Data lines:
_ _ _ _ _

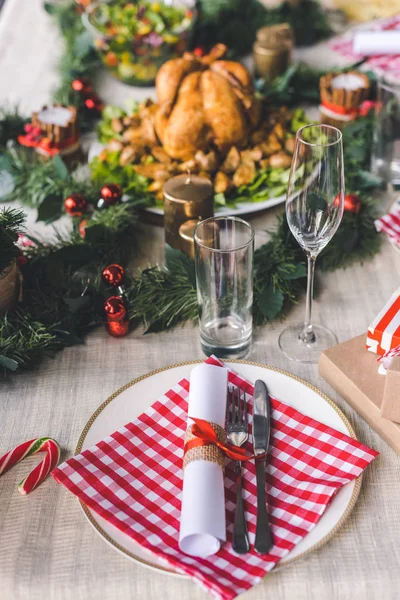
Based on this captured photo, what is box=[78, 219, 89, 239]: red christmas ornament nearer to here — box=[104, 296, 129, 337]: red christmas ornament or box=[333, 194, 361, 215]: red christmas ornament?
box=[104, 296, 129, 337]: red christmas ornament

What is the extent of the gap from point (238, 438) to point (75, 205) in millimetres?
578

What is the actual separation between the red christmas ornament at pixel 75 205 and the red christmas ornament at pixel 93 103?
1.43ft

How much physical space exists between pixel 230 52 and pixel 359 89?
48 centimetres

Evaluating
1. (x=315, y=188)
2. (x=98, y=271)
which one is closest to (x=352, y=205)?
(x=315, y=188)

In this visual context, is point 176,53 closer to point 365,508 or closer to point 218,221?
point 218,221

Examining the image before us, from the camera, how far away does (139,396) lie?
82 centimetres

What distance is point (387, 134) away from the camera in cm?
124

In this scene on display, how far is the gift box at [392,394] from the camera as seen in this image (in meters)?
0.70

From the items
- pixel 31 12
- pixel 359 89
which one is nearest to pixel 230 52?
pixel 359 89

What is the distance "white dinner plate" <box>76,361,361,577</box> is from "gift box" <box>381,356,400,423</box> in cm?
5

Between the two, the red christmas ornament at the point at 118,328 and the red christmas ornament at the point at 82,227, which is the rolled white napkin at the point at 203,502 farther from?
the red christmas ornament at the point at 82,227

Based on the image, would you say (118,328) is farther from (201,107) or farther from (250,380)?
(201,107)

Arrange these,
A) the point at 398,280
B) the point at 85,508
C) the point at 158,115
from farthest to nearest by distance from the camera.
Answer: the point at 158,115 < the point at 398,280 < the point at 85,508

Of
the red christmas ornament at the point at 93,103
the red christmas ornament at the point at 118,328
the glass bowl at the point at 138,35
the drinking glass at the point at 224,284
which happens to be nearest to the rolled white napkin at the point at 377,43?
the glass bowl at the point at 138,35
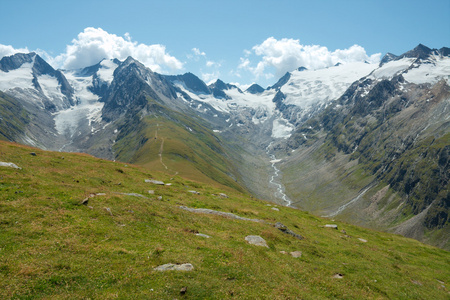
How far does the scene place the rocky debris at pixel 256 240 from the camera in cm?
3130

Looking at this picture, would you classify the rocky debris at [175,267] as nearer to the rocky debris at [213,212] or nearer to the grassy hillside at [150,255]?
the grassy hillside at [150,255]

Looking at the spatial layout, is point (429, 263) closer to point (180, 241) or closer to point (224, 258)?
point (224, 258)

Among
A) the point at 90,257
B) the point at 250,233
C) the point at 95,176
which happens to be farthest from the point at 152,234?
the point at 95,176

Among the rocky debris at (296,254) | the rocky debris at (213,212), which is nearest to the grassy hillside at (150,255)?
the rocky debris at (296,254)

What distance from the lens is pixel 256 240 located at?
31906 mm

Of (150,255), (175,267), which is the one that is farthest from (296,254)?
(150,255)

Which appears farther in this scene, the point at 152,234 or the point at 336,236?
the point at 336,236

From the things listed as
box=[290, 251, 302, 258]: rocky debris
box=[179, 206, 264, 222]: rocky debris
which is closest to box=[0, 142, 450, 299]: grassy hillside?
box=[290, 251, 302, 258]: rocky debris

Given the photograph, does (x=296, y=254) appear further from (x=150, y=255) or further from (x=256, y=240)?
(x=150, y=255)

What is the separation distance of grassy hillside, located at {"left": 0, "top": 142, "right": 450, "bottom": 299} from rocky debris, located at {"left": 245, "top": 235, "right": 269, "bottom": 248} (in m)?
0.87

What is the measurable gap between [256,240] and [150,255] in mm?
13120

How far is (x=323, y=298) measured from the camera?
22969mm

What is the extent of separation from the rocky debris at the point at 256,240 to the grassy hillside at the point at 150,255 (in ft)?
2.86

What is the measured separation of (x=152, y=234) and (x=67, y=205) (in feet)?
31.0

_ _ _ _ _

Work to complete:
Rewrite the whole listing above with every "camera" changed to "viewer" and nothing else altered, leaving out the pictures.

Written response:
Based on this captured photo, what is box=[78, 219, 89, 239]: red christmas ornament nearer to here — box=[104, 296, 129, 337]: red christmas ornament or box=[333, 194, 361, 215]: red christmas ornament?
box=[104, 296, 129, 337]: red christmas ornament

What is the extent of the gap from point (238, 438) to point (75, 205) in millimetres?
578

What is the actual separation between the red christmas ornament at pixel 75 205 and the red christmas ornament at pixel 93 103?
1.43ft

How much physical space exists between pixel 230 52 and pixel 359 89?
48 centimetres

Evaluating
1. (x=315, y=188)
2. (x=98, y=271)
which one is closest to (x=352, y=205)?
(x=315, y=188)

In this visual context, is point 176,53 closer to point 365,508 or closer to point 218,221?
point 218,221

Examining the image before us, from the viewer, how far away does (139,396) lie?
82 centimetres

What distance is point (387, 134) away from the viewer in cm?
124

In this scene on display, how far is the gift box at [392,394] from the viewer as seen in this image (in meters)?
0.70

From the items
- pixel 31 12
- pixel 359 89
which one is nearest to pixel 230 52?
pixel 359 89

What is the distance "white dinner plate" <box>76,361,361,577</box> is from "gift box" <box>381,356,400,423</box> in cm?
5

Between the two, the red christmas ornament at the point at 118,328 and the red christmas ornament at the point at 82,227, which is the rolled white napkin at the point at 203,502 farther from?
the red christmas ornament at the point at 82,227

Based on the image, would you say (118,328) is farther from (201,107) or farther from (250,380)?
(201,107)

Arrange these,
A) the point at 398,280
B) the point at 85,508
C) the point at 158,115
from farthest to nearest by distance from the viewer.
Answer: the point at 158,115 < the point at 398,280 < the point at 85,508

Of
the red christmas ornament at the point at 93,103
the red christmas ornament at the point at 118,328
the glass bowl at the point at 138,35
the drinking glass at the point at 224,284
which happens to be nearest to the rolled white napkin at the point at 377,43?
the glass bowl at the point at 138,35
How far does the scene place the rocky debris at pixel 256 240 from the viewer in cm?
3130

Looking at this picture, would you classify the rocky debris at [175,267] as nearer to the rocky debris at [213,212] or nearer to the grassy hillside at [150,255]?
the grassy hillside at [150,255]

Looking at the spatial layout, is point (429, 263) closer to point (180, 241) or closer to point (224, 258)?
point (224, 258)

Among
A) the point at 90,257
B) the point at 250,233
C) the point at 95,176
which happens to be farthest from the point at 152,234?
the point at 95,176

Among the rocky debris at (296,254) | the rocky debris at (213,212), which is nearest to the grassy hillside at (150,255)?
the rocky debris at (296,254)

What distance from the lens is pixel 256 240 located at?
31906 mm

Of (150,255), (175,267), which is the one that is farthest from (296,254)?
(150,255)

Which appears farther in this scene, the point at 152,234 or the point at 336,236?
the point at 336,236

From the things listed as
box=[290, 251, 302, 258]: rocky debris
box=[179, 206, 264, 222]: rocky debris
which is closest to box=[0, 142, 450, 299]: grassy hillside?
box=[290, 251, 302, 258]: rocky debris

Given the photograph, does (x=296, y=254) appear further from (x=150, y=255) or further from (x=256, y=240)?
(x=150, y=255)

What is the separation distance of grassy hillside, located at {"left": 0, "top": 142, "right": 450, "bottom": 299} from rocky debris, located at {"left": 245, "top": 235, "right": 269, "bottom": 248} (in m)?
0.87

What is the measurable gap between [256,240] and [150,255] in mm?
13120

How far is (x=323, y=298) measured from the viewer?
22969mm

What is the extent of separation from the rocky debris at the point at 256,240 to the grassy hillside at the point at 150,255 (in ft)?
2.86

What is the measured separation of (x=152, y=234) and (x=67, y=205) (in feet)?
31.0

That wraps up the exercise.